__Set problem__
Put each line of the data below into a Markdown table with two columns, "No." for the row number and "Line" for the line itself, leaving out any blank lines.

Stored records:
:::
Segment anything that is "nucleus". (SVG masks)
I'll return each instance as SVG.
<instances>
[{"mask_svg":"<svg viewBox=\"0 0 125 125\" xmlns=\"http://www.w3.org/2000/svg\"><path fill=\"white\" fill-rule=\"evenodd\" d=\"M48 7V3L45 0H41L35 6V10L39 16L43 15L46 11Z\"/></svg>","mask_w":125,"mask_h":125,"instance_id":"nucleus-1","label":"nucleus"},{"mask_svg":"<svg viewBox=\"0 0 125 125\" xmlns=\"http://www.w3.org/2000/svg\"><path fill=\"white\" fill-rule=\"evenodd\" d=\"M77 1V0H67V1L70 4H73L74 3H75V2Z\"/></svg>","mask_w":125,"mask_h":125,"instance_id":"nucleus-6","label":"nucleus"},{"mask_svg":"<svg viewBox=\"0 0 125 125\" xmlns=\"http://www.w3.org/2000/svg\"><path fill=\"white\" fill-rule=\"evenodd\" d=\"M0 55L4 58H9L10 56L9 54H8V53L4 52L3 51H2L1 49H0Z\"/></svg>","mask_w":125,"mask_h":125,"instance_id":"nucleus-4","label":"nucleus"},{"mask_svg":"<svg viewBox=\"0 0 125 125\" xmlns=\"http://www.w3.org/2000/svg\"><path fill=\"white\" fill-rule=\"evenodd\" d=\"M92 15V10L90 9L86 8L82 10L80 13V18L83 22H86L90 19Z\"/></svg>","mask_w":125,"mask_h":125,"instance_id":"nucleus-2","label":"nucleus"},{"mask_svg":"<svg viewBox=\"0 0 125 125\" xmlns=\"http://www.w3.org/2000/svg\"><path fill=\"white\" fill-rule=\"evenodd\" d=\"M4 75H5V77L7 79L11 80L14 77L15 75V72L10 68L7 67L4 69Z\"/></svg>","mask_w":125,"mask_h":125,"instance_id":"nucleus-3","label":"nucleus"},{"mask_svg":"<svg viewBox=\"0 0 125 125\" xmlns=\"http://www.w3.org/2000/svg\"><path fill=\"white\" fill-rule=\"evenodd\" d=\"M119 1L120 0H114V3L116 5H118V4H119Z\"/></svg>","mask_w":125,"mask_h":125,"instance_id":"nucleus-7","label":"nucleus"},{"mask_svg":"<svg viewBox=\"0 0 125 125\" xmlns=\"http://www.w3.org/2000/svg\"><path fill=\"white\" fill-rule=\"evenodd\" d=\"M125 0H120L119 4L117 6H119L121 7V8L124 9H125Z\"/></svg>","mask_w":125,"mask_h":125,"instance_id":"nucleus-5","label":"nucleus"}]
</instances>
:::
__Expected output__
| No. | Line |
|---|---|
| 1 | Segment anything that is "nucleus". (SVG masks) |
| 2 | I'll return each instance as SVG. |
| 3 | <instances> |
| 4 | [{"mask_svg":"<svg viewBox=\"0 0 125 125\" xmlns=\"http://www.w3.org/2000/svg\"><path fill=\"white\" fill-rule=\"evenodd\" d=\"M48 7V3L45 0H41L35 6V10L39 16L43 15L46 11Z\"/></svg>","mask_w":125,"mask_h":125,"instance_id":"nucleus-1","label":"nucleus"},{"mask_svg":"<svg viewBox=\"0 0 125 125\" xmlns=\"http://www.w3.org/2000/svg\"><path fill=\"white\" fill-rule=\"evenodd\" d=\"M77 1V0H67V1L70 4H73L74 3H75V2Z\"/></svg>","mask_w":125,"mask_h":125,"instance_id":"nucleus-6","label":"nucleus"},{"mask_svg":"<svg viewBox=\"0 0 125 125\" xmlns=\"http://www.w3.org/2000/svg\"><path fill=\"white\" fill-rule=\"evenodd\" d=\"M0 55L4 58H9L10 56L9 54H8V53L4 52L3 51H2L1 49H0Z\"/></svg>","mask_w":125,"mask_h":125,"instance_id":"nucleus-4","label":"nucleus"},{"mask_svg":"<svg viewBox=\"0 0 125 125\" xmlns=\"http://www.w3.org/2000/svg\"><path fill=\"white\" fill-rule=\"evenodd\" d=\"M92 15V10L90 9L86 8L82 10L80 13V18L83 22H86L90 19Z\"/></svg>","mask_w":125,"mask_h":125,"instance_id":"nucleus-2","label":"nucleus"},{"mask_svg":"<svg viewBox=\"0 0 125 125\" xmlns=\"http://www.w3.org/2000/svg\"><path fill=\"white\" fill-rule=\"evenodd\" d=\"M4 75H5V77L7 79L11 80L14 77L15 75V72L10 68L7 67L4 69Z\"/></svg>","mask_w":125,"mask_h":125,"instance_id":"nucleus-3","label":"nucleus"},{"mask_svg":"<svg viewBox=\"0 0 125 125\" xmlns=\"http://www.w3.org/2000/svg\"><path fill=\"white\" fill-rule=\"evenodd\" d=\"M119 1L120 0H114V3L116 5H118V4H119Z\"/></svg>","mask_w":125,"mask_h":125,"instance_id":"nucleus-7","label":"nucleus"},{"mask_svg":"<svg viewBox=\"0 0 125 125\" xmlns=\"http://www.w3.org/2000/svg\"><path fill=\"white\" fill-rule=\"evenodd\" d=\"M125 0H120L119 4L117 6H119L121 7V8L124 9H125Z\"/></svg>","mask_w":125,"mask_h":125,"instance_id":"nucleus-5","label":"nucleus"}] |
| 5 | </instances> |